• Requirement A:
In the forum thread about the TAG Teach coaching method, what tag point was used with the lady who was new to shooting?
• Requirement B:
Continue the forum thread about the TAG Teach coaching method from its last post.

• Text for analysis:
▼

# TAG Teach Coaching Method



## aread (Dec 25, 2009)

Can you tell us more about it? 
From the little bit of reading that I did, it sounds like the old clicker dog training method. That worked well until you lost the clicker. 

I'm sure it's somewhat different for human students.


----------



## tahrgirl (Apr 3, 2012)

Yes it originated as a dog training method - but the dog trainers also use the method to train the dog handlers. I do not know much about it but one of the positives I think is the non-verbal positive feedback which is instant and focussed on a particular 'tag point' - a movement, action, position or whatever. So it helps the student to clearly identify when they have got the 'tag point' right. I am also a NASP Specialist and the concept of positive reinforcement fits well with the coaching philosophy of the NASP.

A lot of the trainers talk about how they sometimes used to talk too much when coaching 
- something I am also aware of. 

I am thinking to do the TAG Teach training to see how it might be useful in archery but I was hoping to find some other archery coaches using it. Oh well perhaps I will pioneer the investigation!


----------



## aread (Dec 25, 2009)

What tag points would you use?


----------



## tahrgirl (Apr 3, 2012)

For the lady I coached we used upright stance - she was new to shooting and had an issue with throwing her hips forward and leaning back. I used the click when she got into the right position, so if she didn't hear the click she knew she hadn't got her stance correct. When she got it right she was able to take note of how that felt and replicate that feeling in the next shot. Not sure tbh if we used the method the way intended but it worked. She did not get into archery at the time - I think it was really just an exercise in learning something new. But I just spoke with her this week and she shot a bow again for the first time since our coaching a few years ago and she found that she remembered her stance and was able to get it right straight off.

I can see it could be used at each step along the way in the shot sequence as a way to hone in on a particular issue, front shoulder position, bow hand grip relaxed, anchor point, trigger finger position, follow through, all sorts really. But of course only picking one tag point at a time. And as you progress the tag points would be focussing on the smaller details.

▲

• Material provided:
▼

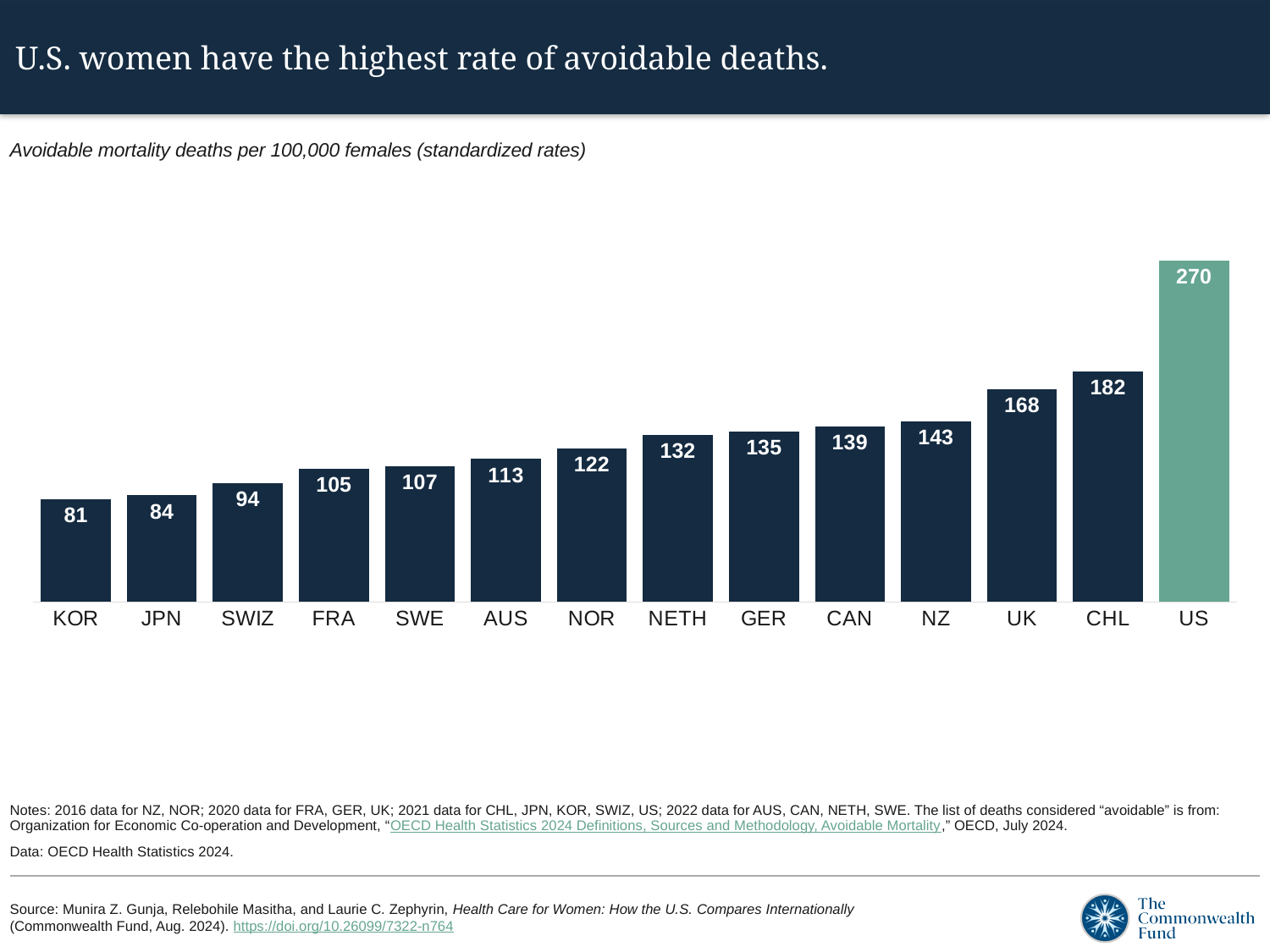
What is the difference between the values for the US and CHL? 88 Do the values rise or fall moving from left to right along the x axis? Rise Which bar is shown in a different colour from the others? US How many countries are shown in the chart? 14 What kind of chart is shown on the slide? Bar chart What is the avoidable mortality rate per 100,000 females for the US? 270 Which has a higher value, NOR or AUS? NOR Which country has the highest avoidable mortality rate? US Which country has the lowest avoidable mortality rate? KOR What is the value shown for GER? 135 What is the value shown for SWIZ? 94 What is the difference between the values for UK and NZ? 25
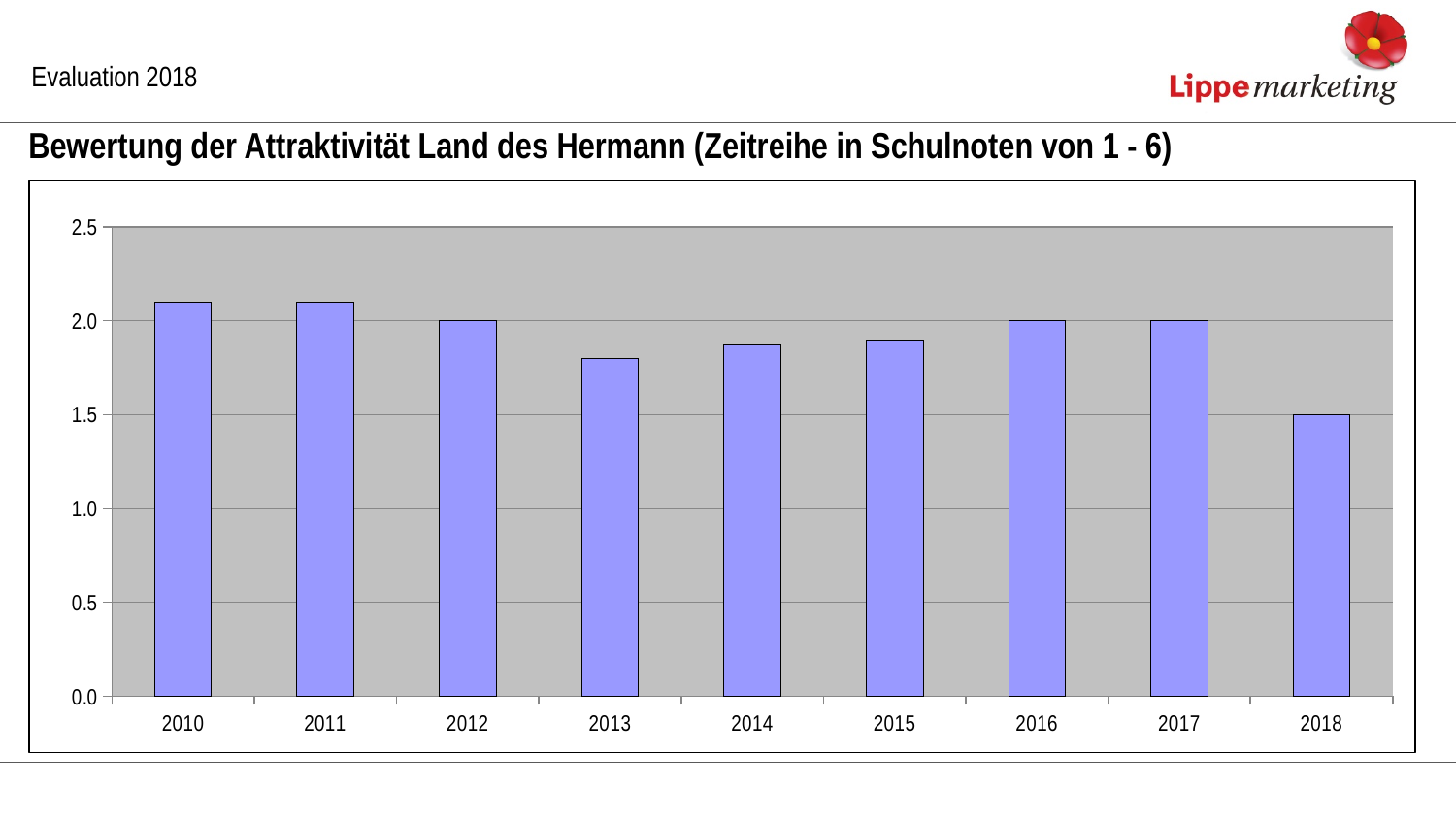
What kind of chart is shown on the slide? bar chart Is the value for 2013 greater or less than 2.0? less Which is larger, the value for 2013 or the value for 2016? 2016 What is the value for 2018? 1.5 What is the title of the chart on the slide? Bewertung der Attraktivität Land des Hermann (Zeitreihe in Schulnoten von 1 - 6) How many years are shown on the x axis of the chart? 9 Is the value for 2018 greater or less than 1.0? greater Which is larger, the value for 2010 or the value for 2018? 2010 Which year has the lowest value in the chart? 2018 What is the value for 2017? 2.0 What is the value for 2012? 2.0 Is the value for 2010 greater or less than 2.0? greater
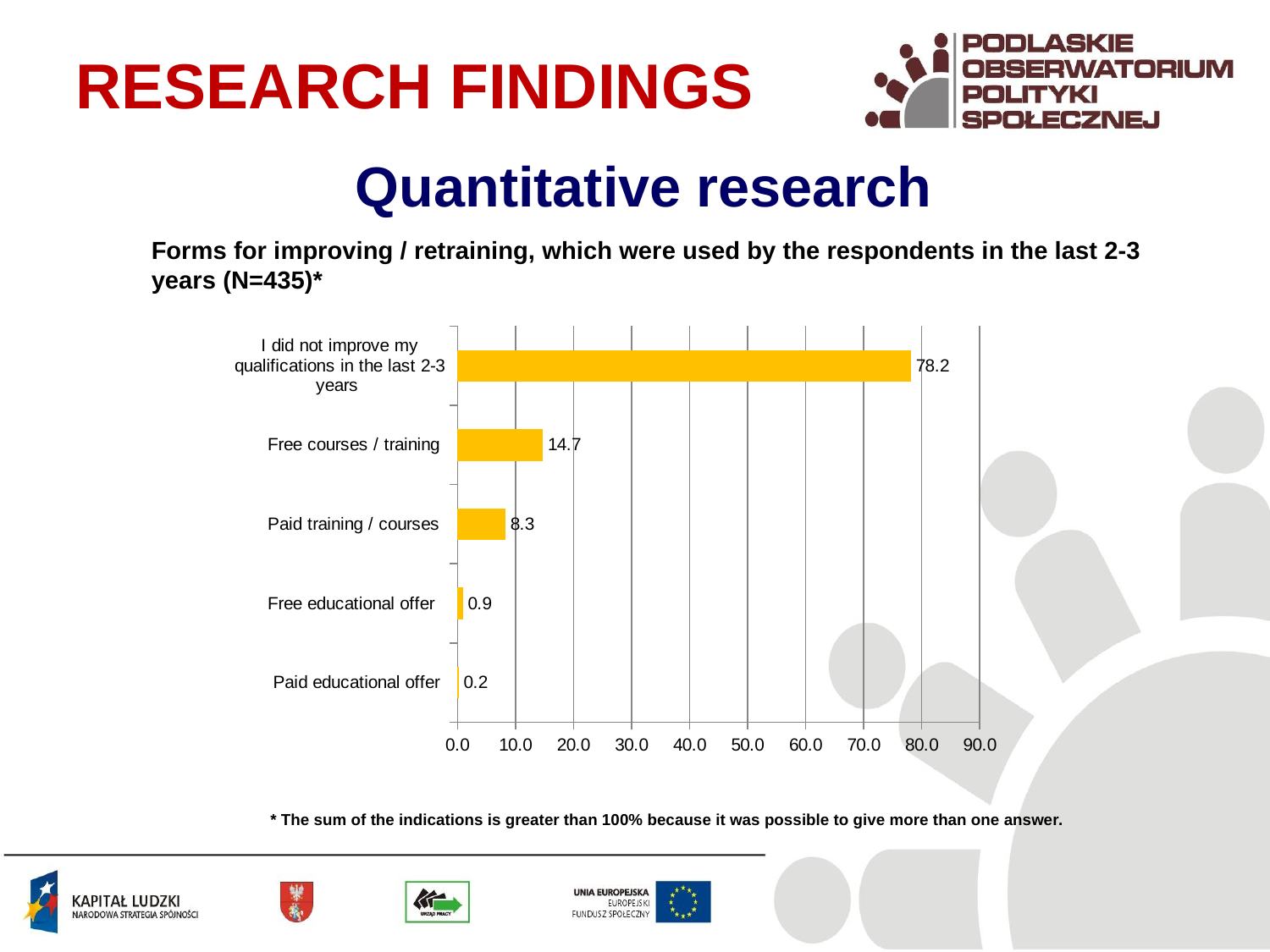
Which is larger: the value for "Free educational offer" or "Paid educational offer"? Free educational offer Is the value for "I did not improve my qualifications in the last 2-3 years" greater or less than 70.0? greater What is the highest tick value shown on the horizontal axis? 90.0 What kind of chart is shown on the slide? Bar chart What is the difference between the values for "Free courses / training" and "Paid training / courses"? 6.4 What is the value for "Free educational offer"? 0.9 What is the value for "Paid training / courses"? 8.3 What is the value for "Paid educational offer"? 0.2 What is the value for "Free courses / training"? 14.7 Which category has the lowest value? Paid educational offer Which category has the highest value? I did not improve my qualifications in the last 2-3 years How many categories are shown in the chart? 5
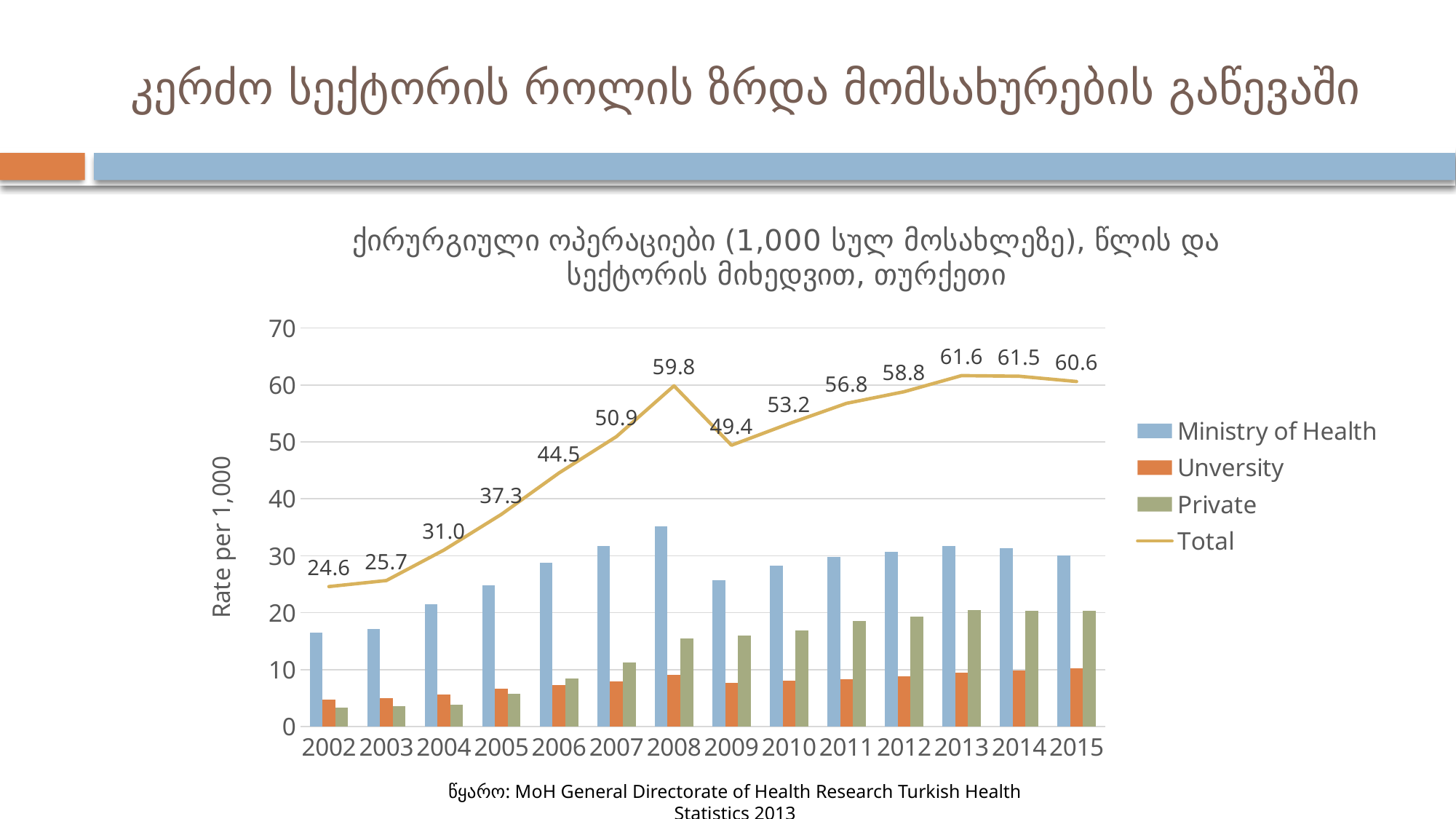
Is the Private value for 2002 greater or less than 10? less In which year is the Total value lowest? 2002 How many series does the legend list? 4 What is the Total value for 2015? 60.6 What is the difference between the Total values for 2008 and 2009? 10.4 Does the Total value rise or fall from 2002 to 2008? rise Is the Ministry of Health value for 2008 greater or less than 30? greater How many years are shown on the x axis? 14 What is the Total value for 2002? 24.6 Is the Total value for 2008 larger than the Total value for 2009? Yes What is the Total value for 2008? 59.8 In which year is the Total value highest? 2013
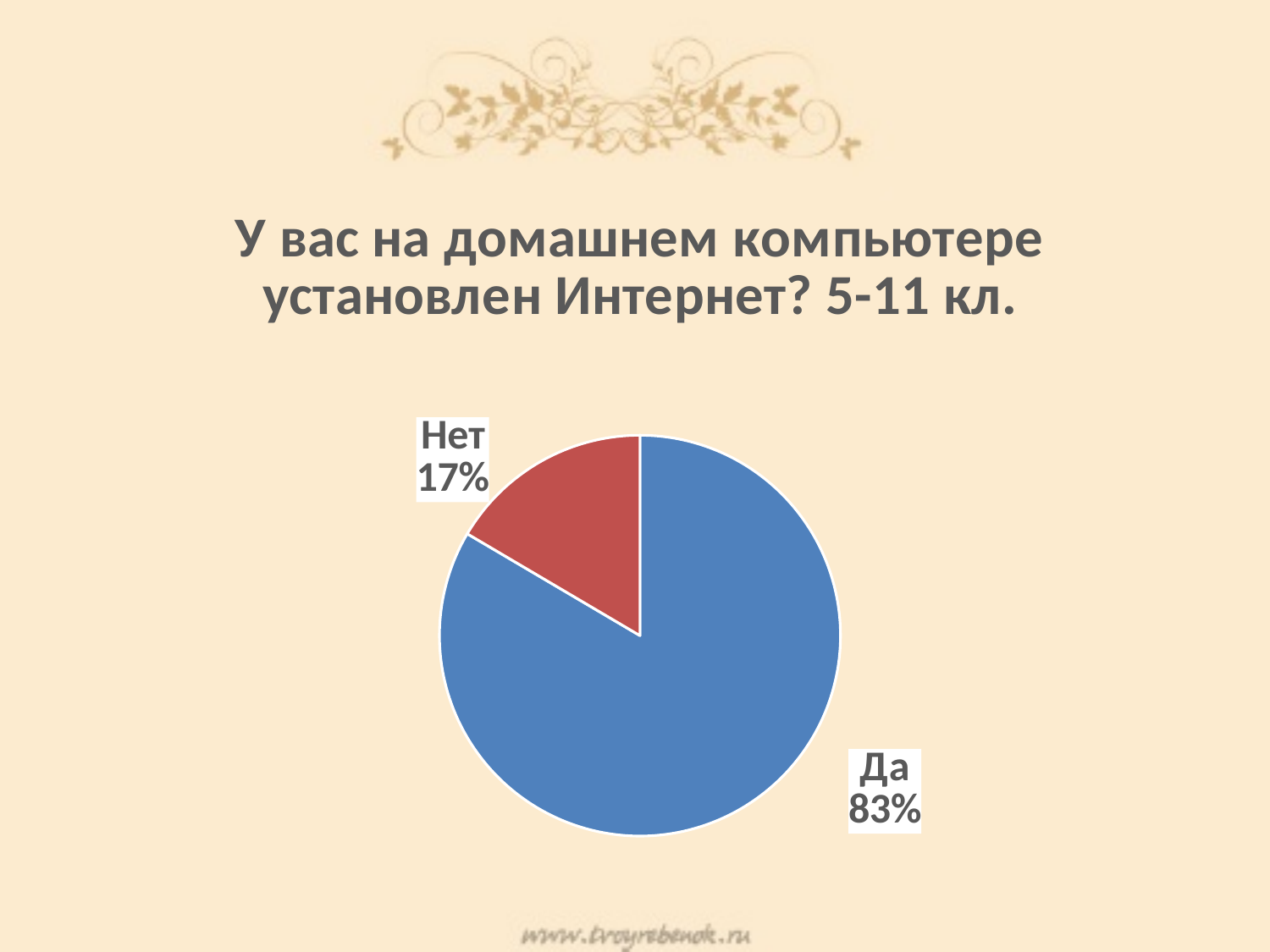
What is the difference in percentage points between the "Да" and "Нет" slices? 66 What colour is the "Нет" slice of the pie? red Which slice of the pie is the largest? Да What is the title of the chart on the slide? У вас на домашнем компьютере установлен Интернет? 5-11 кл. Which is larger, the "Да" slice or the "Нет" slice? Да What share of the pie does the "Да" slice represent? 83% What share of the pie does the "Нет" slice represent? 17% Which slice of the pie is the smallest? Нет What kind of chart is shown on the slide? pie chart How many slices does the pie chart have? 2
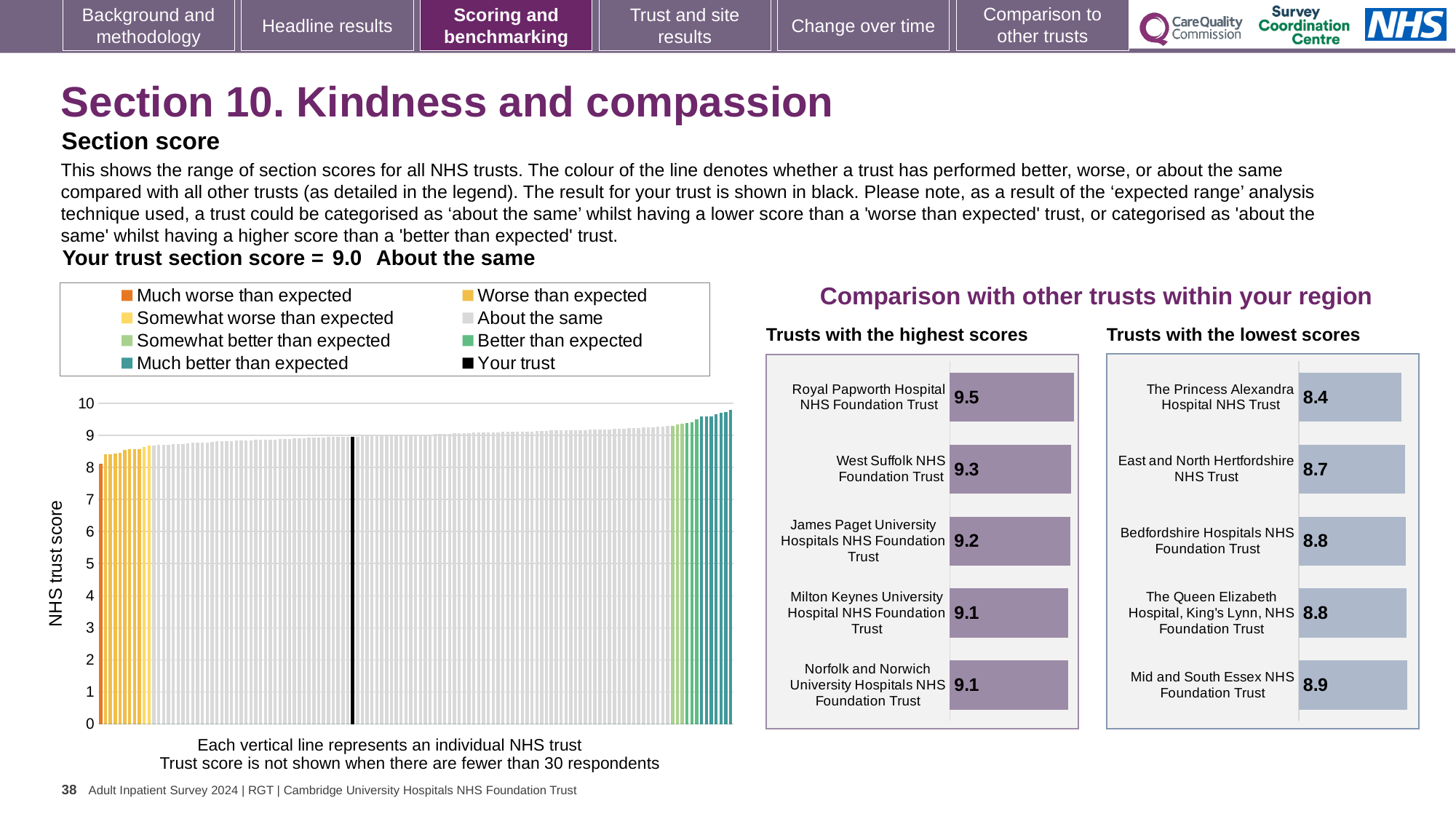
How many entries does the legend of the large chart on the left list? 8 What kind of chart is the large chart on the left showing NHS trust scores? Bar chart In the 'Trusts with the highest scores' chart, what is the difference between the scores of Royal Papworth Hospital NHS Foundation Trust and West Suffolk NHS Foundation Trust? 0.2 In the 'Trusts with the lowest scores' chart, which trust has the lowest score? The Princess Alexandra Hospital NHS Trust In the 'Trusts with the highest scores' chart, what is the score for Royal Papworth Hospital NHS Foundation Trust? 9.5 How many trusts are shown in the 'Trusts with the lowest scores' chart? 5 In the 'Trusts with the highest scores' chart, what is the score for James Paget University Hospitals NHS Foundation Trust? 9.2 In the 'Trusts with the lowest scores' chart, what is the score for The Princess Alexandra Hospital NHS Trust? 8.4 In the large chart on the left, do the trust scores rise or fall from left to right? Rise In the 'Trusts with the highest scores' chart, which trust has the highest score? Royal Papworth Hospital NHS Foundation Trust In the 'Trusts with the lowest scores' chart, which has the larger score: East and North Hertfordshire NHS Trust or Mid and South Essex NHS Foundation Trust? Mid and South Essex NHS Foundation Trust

▲

• Task output A:
Upright stance.

• Task output B:
I have used it a few times with junior archers and they seem to respond really well to the instant feedback. I think a lot of coaches talk a lot and with kids they can switch off - they just want to shoot! But the click is a more subtle reinforcement and they really want to hear it so they concentrate on what they have been asked to do. I still think it is important to explain what what we are trying to do and why - especially how it relates to their mental game. 

I have taught a few autistic students and I think it would really be a useful tool to use with them - I see there is information about that on the website also.

As I said, I am no expert and have very limited knowledge. But I am intrigued by the method. One of the founders is doing a training seminar here in July so I am thinking to go and find out what it is all about. I will report back when I know some more!


----------



## aread (Dec 25, 2009)

This sounds interesting. Please let us know what you learn at the seminar.

One thing that I would be concerned about is the student changing things at full draw. One of the keys to good archery is set all the parts and pieces together as full draw is established. If the student is willing to let down when they didn't hear the clicker, this could work. But it could become very frustrating to constantly let down. Also, if they are waiting on the clicker, their focus isn't where it should be.

I may be completely wrong about this. I'd like to learn more.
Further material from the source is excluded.